It’s been a depressing week of headlines about white people reporting black people to the police for existing in a place white people apparently don’t think they belong. While any week under this administration is depressing, this is about Americans hating Americans for no reason beyond skin color. Is this really who we are?
The current administration has given its blessing to racists and haters. Neo-nazis are marching in our streets in front of the aging eyes of the generation that fought to defeat them. Racists are running for office while openly avowing discrimination and hate as their platforms. Immigrants are being threatened in every way possible. That blame can be squarely placed at the tiny feet and hands of the POS currently sullying the White House.

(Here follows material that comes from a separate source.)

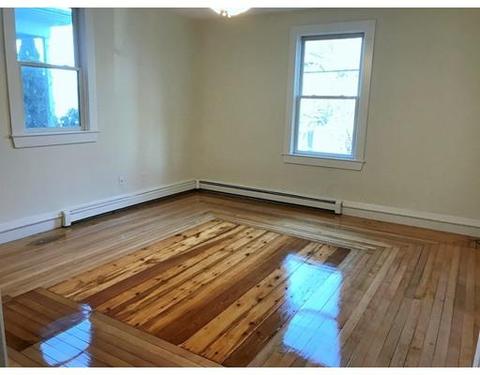 54 Summer St #2, Gloucester, MA 01930 photo 5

But that didn’t mean Americans had to join in his hate-filled narrative. We could have risen above it. We could have tried to be better than he thinks we are. But instead, we called the police because three black women were checking out of an AirBnB where they had been staying for three days in a pretty white neighborhood. Or we called the police because a tired graduate student fell asleep in the common room. Or, god forbid, black women were seen on a golf course and they weren’t there to clean. And the cops play right along. Arrest those guys in Starbucks. If they’re black, they’re guilty.
Really? Is this really who we are? Because we could have also chosen to be better people and not jumped on the racist bandwagon that POS is so happy to lead.

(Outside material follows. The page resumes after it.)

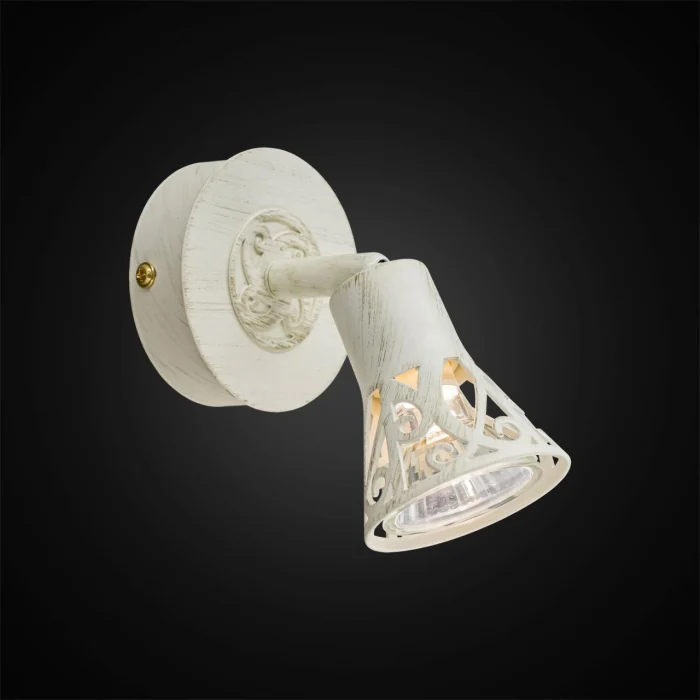 Спот поворотный Citilux Винон CL519515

I spent 28 years in an Inupiat Eskimo community. They were brown people to my white. They were also loving and caring and compassionate and all those things we think of as wonderful human qualities. They also had sadness and pain and grief in their lives. They were exactly like white people or red people or green people in their love of family, culture and friends. They love to laugh while often having way too many reasons to cry. In essence, except for skin color, they are just like all the rest of us on this planet. Color is truly just skin deep. Beyond that point, we are all alike in what we dream for our future, what we hope for our children and what we want from our lives.
I find myself wondering if any of these racists and neo-nazis would turn down a transplant from a person of color if that could save their lives? I wonder how deep the differences would be then? Would their friends shun that person because now they are part black or Asian? Think about it.